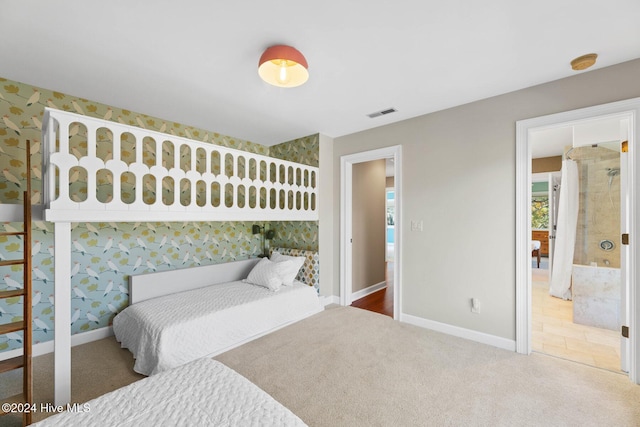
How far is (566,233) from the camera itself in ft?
12.1

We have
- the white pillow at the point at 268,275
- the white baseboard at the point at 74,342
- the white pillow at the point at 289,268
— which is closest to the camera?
the white baseboard at the point at 74,342

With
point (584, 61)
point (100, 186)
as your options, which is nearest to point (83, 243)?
point (100, 186)

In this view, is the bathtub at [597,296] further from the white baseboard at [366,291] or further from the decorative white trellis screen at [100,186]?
the decorative white trellis screen at [100,186]

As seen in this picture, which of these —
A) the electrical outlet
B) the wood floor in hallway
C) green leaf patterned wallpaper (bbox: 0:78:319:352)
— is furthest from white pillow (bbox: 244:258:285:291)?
the electrical outlet

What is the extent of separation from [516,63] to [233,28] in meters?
2.11

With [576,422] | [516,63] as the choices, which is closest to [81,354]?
[576,422]

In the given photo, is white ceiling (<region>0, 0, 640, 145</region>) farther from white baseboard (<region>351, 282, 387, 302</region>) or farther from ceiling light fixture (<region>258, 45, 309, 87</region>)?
white baseboard (<region>351, 282, 387, 302</region>)

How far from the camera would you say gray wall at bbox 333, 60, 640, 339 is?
2.26 meters

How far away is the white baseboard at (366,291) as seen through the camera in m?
3.99

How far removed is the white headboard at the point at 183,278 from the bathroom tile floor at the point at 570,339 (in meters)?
3.50

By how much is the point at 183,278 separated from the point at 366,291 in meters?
2.71

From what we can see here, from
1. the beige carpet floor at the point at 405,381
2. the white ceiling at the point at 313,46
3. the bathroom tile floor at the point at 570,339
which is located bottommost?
the bathroom tile floor at the point at 570,339

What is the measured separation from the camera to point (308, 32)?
1.67m

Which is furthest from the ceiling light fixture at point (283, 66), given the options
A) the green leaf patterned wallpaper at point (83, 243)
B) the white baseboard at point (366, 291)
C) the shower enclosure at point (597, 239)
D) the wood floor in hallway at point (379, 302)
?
the shower enclosure at point (597, 239)
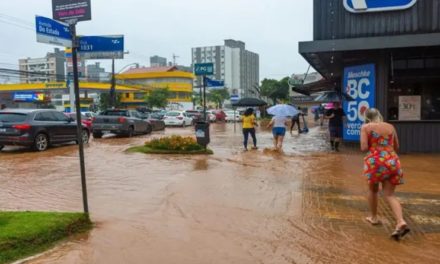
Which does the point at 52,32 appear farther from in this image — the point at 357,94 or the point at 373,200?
the point at 357,94

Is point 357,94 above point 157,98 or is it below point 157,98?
below

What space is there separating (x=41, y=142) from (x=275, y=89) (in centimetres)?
5219

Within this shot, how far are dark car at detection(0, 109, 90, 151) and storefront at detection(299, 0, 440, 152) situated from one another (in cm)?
908

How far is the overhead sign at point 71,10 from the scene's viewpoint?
5922mm

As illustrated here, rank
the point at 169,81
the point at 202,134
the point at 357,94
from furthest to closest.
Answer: the point at 169,81 → the point at 357,94 → the point at 202,134

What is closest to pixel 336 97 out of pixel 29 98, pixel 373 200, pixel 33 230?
pixel 373 200

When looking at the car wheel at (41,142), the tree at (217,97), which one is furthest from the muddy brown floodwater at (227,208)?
the tree at (217,97)

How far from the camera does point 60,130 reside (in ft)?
56.9

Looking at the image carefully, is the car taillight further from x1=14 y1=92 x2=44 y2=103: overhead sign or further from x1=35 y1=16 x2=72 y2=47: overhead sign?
x1=14 y1=92 x2=44 y2=103: overhead sign

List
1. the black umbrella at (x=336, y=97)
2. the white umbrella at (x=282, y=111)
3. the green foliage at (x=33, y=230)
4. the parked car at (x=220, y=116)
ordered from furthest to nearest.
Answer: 1. the parked car at (x=220, y=116)
2. the white umbrella at (x=282, y=111)
3. the black umbrella at (x=336, y=97)
4. the green foliage at (x=33, y=230)

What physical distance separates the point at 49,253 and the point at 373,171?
4056mm

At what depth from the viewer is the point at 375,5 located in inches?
536

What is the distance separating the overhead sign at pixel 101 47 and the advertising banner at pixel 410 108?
10.8 metres

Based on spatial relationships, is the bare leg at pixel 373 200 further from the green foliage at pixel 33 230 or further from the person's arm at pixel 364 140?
the green foliage at pixel 33 230
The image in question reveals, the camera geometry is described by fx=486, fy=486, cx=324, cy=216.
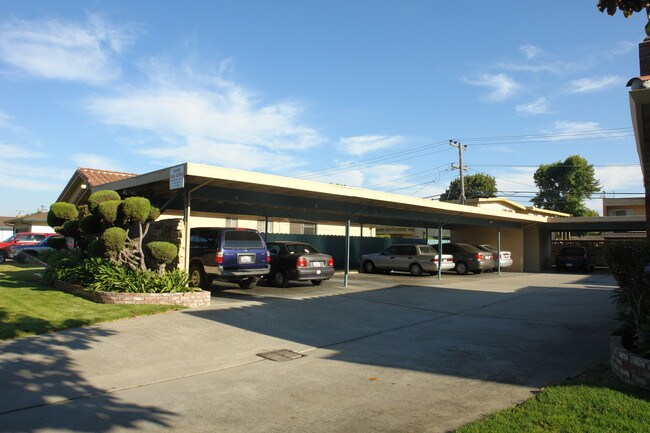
════════════════════
*To be done*:
Give back every line above word for word, leaving out the pictures.

*Solution to this task*:
How far is (566,233) from the camera itself in ft?
12.1

We have
- the white pillow at the point at 268,275
- the white baseboard at the point at 74,342
- the white pillow at the point at 289,268
— which is closest to the camera?
the white baseboard at the point at 74,342

With
point (584, 61)
point (100, 186)
as your options, which is nearest to point (83, 243)?
point (100, 186)

In this view, is the bathtub at [597,296] further from the white baseboard at [366,291] or further from the decorative white trellis screen at [100,186]?
the decorative white trellis screen at [100,186]

As seen in this picture, which of these —
A) the electrical outlet
B) the wood floor in hallway
C) green leaf patterned wallpaper (bbox: 0:78:319:352)
— is furthest from white pillow (bbox: 244:258:285:291)?
the electrical outlet

What is the extent of separation from [516,63] to [233,28] in meters?
2.11

With [576,422] | [516,63] as the choices, which is closest to [81,354]?
[576,422]

In the given photo, is white ceiling (<region>0, 0, 640, 145</region>) farther from white baseboard (<region>351, 282, 387, 302</region>) or farther from ceiling light fixture (<region>258, 45, 309, 87</region>)?
white baseboard (<region>351, 282, 387, 302</region>)

How far from the camera would you say gray wall at bbox 333, 60, 640, 339 is?
2.26 meters

How far away is the white baseboard at (366,291) as seen through the camera in m?
3.99

How far removed is the white headboard at the point at 183,278 from the bathroom tile floor at the point at 570,339 (in meters)?
3.50

By how much is the point at 183,278 separated from the point at 366,291 in meters?
2.71

From what we can see here, from
1. the beige carpet floor at the point at 405,381
2. the white ceiling at the point at 313,46
3. the bathroom tile floor at the point at 570,339
which is located bottommost?
the bathroom tile floor at the point at 570,339

What is the measured separation from the camera to point (308, 32)?
1.67m

Which is furthest from the ceiling light fixture at point (283, 66), given the options
A) the green leaf patterned wallpaper at point (83, 243)
B) the white baseboard at point (366, 291)
C) the shower enclosure at point (597, 239)
D) the wood floor in hallway at point (379, 302)
?
the shower enclosure at point (597, 239)
Which does the point at 52,32 appear farther from in this image — the point at 357,94 or the point at 373,200?
the point at 357,94

Is point 357,94 above point 157,98 or is it below point 157,98?
below

What space is there separating (x=41, y=142) from (x=275, y=89) (in centimetres)?
5219

Within this shot, how far are dark car at detection(0, 109, 90, 151) and storefront at detection(299, 0, 440, 152) situated from one another (in cm)?
908

How far is the overhead sign at point 71,10 from the scene's viewpoint?
5922mm

As illustrated here, rank
the point at 169,81
the point at 202,134
the point at 357,94
from furthest to closest.
Answer: the point at 169,81 → the point at 357,94 → the point at 202,134

What is closest to pixel 336 97 out of pixel 29 98, pixel 373 200, pixel 33 230?
pixel 373 200

When looking at the car wheel at (41,142), the tree at (217,97), which one is furthest from the muddy brown floodwater at (227,208)?
the tree at (217,97)

How far from the camera does point 60,130 reside (in ft)?
56.9

Looking at the image carefully, is the car taillight further from x1=14 y1=92 x2=44 y2=103: overhead sign or further from x1=35 y1=16 x2=72 y2=47: overhead sign?
x1=14 y1=92 x2=44 y2=103: overhead sign

List
1. the black umbrella at (x=336, y=97)
2. the white umbrella at (x=282, y=111)
3. the green foliage at (x=33, y=230)
4. the parked car at (x=220, y=116)
ordered from furthest to nearest.
Answer: 1. the parked car at (x=220, y=116)
2. the white umbrella at (x=282, y=111)
3. the black umbrella at (x=336, y=97)
4. the green foliage at (x=33, y=230)

What physical distance separates the point at 49,253 and the point at 373,171?
4056mm

At what depth from the viewer is the point at 375,5 located in inches?
536

What is the distance separating the overhead sign at pixel 101 47 and the advertising banner at pixel 410 108?
10.8 metres

Based on spatial relationships, is the bare leg at pixel 373 200 further from the green foliage at pixel 33 230 or further from the person's arm at pixel 364 140?
the green foliage at pixel 33 230
The image in question reveals, the camera geometry is described by fx=486, fy=486, cx=324, cy=216.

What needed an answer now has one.